Мне вот, кстати, это тоже офигенно интересно.

— Как принадлежность к сословию морских витязей. — не без некоторой гордости ответил Утмир.

— Простите, царевна, мой недогляд. — вновь вступил в беседу Энгель. — Ваш сын изъявил желание во время нашего перехода изучить азы морского ремесла, и когда началась буря, наравне с прочими боролся с волнами, а весь остальной поход был то на веслах, то с парусом управлялся, и вчера, когда мы встали на рейде Аарты, экипаж единодушно решил, что царевич вправе назвать себя моряком. Так мои люди оценили его старание и умения.

— Это старинная традиция. — добавил Морской воевода. — Боюсь, даже я не смог бы запретить им признать царевича Утмира равным пред лицом Висну.

Так-так-так, это чего же внучара такое во время шторма отчебучил-то? За просто грести веслом ему серьгу друджа лысого матросики бы дали.

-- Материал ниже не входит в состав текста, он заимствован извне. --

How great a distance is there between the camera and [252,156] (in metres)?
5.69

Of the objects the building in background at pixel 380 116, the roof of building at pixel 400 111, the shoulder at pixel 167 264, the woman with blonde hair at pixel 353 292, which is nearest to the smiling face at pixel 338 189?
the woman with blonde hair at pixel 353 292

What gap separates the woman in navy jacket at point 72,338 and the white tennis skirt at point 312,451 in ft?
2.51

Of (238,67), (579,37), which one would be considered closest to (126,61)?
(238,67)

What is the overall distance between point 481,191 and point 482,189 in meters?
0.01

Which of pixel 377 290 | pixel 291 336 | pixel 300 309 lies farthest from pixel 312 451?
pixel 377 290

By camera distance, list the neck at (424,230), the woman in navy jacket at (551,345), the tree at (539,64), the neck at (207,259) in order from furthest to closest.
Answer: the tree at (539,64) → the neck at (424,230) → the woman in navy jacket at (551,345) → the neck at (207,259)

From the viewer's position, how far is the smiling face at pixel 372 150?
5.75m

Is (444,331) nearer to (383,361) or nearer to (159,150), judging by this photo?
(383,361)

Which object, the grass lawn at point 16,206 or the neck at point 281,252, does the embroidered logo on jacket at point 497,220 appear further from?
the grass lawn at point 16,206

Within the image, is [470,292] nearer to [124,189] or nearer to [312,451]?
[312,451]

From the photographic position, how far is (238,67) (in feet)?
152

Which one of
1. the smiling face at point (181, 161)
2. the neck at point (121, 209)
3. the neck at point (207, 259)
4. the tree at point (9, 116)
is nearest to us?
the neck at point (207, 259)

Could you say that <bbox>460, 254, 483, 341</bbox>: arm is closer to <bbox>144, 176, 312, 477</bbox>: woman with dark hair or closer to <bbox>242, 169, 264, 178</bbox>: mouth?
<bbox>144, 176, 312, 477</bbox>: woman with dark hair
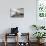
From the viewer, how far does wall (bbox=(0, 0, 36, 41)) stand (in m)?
6.85

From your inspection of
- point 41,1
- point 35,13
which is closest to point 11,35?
point 35,13

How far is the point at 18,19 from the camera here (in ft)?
22.6

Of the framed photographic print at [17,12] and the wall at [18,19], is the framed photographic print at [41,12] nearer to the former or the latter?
the wall at [18,19]

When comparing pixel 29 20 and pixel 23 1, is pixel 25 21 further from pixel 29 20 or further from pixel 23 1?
pixel 23 1

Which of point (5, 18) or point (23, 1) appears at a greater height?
point (23, 1)

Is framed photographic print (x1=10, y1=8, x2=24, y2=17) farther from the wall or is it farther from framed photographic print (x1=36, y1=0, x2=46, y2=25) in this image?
framed photographic print (x1=36, y1=0, x2=46, y2=25)

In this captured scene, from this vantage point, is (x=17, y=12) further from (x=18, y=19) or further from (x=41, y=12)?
(x=41, y=12)

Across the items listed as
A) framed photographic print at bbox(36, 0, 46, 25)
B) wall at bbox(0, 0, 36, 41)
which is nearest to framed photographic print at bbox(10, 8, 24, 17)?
wall at bbox(0, 0, 36, 41)

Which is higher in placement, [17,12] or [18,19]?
[17,12]

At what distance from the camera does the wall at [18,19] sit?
6852mm

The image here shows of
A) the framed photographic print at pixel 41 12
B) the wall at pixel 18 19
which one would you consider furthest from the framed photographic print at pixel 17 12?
the framed photographic print at pixel 41 12

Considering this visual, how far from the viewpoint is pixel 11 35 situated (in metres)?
6.62

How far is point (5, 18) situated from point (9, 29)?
0.52 m

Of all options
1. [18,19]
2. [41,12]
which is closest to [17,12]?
[18,19]
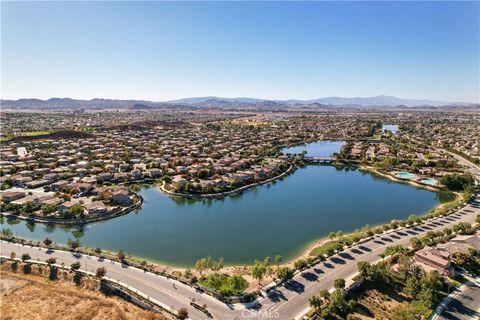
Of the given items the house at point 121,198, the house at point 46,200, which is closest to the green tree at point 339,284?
the house at point 121,198

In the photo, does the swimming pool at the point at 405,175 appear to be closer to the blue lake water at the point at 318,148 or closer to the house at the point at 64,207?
the blue lake water at the point at 318,148

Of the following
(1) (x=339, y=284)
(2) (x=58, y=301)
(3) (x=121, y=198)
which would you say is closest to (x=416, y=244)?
(1) (x=339, y=284)

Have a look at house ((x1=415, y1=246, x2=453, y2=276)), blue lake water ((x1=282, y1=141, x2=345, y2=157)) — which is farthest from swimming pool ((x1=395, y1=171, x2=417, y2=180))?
house ((x1=415, y1=246, x2=453, y2=276))

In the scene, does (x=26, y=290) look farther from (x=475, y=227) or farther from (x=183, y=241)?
(x=475, y=227)

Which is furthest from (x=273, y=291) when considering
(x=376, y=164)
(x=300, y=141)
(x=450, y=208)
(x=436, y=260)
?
(x=300, y=141)

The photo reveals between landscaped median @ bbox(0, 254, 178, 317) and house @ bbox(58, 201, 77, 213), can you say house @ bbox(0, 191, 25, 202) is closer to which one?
house @ bbox(58, 201, 77, 213)
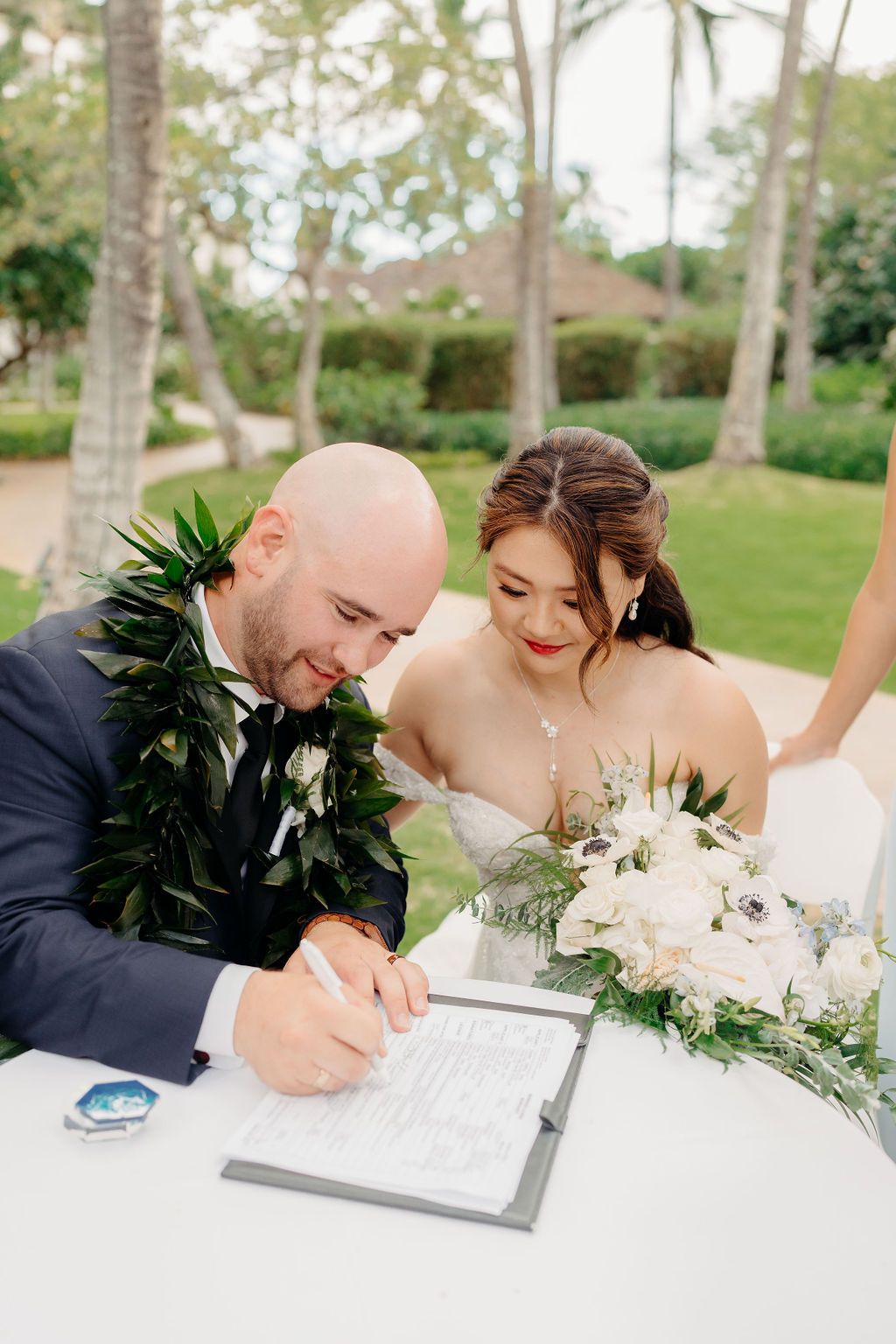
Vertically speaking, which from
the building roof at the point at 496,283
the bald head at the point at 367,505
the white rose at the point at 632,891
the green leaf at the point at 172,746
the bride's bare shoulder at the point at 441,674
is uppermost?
the building roof at the point at 496,283

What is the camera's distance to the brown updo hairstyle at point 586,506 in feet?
8.01

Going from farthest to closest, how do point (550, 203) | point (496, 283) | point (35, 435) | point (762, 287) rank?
point (496, 283) → point (550, 203) → point (35, 435) → point (762, 287)

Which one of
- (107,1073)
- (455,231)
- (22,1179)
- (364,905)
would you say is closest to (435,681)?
(364,905)

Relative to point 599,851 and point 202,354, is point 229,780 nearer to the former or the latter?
point 599,851

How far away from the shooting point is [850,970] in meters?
1.87

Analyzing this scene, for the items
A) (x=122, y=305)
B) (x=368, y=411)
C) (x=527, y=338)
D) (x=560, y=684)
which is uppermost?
(x=527, y=338)

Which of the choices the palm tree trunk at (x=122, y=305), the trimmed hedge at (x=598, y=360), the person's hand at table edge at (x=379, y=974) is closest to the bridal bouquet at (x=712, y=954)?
the person's hand at table edge at (x=379, y=974)

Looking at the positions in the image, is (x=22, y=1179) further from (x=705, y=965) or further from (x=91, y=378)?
(x=91, y=378)

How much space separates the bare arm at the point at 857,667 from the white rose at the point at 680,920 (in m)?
1.13

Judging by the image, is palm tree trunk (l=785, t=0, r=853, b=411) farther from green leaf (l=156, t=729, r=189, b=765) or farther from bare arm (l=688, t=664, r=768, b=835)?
green leaf (l=156, t=729, r=189, b=765)

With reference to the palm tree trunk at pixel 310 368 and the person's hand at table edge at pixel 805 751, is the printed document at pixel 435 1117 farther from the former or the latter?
the palm tree trunk at pixel 310 368

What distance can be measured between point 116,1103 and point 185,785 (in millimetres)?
702

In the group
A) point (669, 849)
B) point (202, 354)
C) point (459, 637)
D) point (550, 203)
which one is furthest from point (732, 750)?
point (550, 203)

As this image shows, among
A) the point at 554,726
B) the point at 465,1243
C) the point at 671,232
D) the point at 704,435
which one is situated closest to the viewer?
the point at 465,1243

— Что же, это событие может меня лишь порадовать. — с непроницаемым лицом произнесла Валисса. — Государь наш Лисапет доказал свое право именоваться философом, так отчего его внуку не поступить подобным образом в отношении морского ремесла?

Это вот сейчас была похвала сыну, или шпилька в мой адрес?

— Не желает ли государь проследовать в Ежиное Гнездо? — продолжила царевна. — Завтрак уже готов.

— С удовольствием, дорогая невестка. Я, право, уже проголодался. — взгромоздившись на Репку я повернулся к хефе-башкенту. — Князь, наши корабли получили некоторые повреждения в бурю. Распорядись, чтобы все необходимое для их ремонта немедленно доставили в порт.

— Будет исполнено, государь. — ответил Хурам с Большой Горы.

— Вашего доклада, Штарпен, я ожидаю сразу после завтрака.

— У меня все для этого готово, ваше величество. — ответил Главный министр.

— Ну вот и славно. — я тронул лошадь с места. — Княжну Нарчатку я приму в тронном зале перед обедом.

Для пущего аппетита.

* * *

— Ну а, в целом, как прошло твое регентство? — поинтересовался я у невестки, когда слуги расставили на столе всю посуду и удалились.

Во дворце уже давно привыкли, что за завтраком царь общается с семьей и лишних ушей поблизости не терпит. Даже Караим из Золотых Колпаков смирился с таким попранием традиций приема пищи, как монаршее застольное самообслуживание.

— По сути — довольно скучно. — отозвалась Валисса.

Определил бы я сие как «весьма плохо». Опасная это штука, заскучавшая женщина — никогда не знаешь чего она там себе наскучала.

— Вы ведь не оставили мне никаких инструкций, а в ваши планы я не посвящена, так что, хотя на заседании министров, по обязанности, и присутствовала, но в решения Главного министра не вмешивалась, подтверждая их от вашего имени. Так что в основном осуществляла демонстрацию наличия власти для народа — посетила скачки в марзадаште, пару раз побывала в одеоне, службы в Пантеоне старалась не пропускать, и все тому подобное. — невестка пожала плечами и принялась работать вилкой и ножом. — Вмешаться пришлось лишь единожды, да и то, по пустячному вопросу.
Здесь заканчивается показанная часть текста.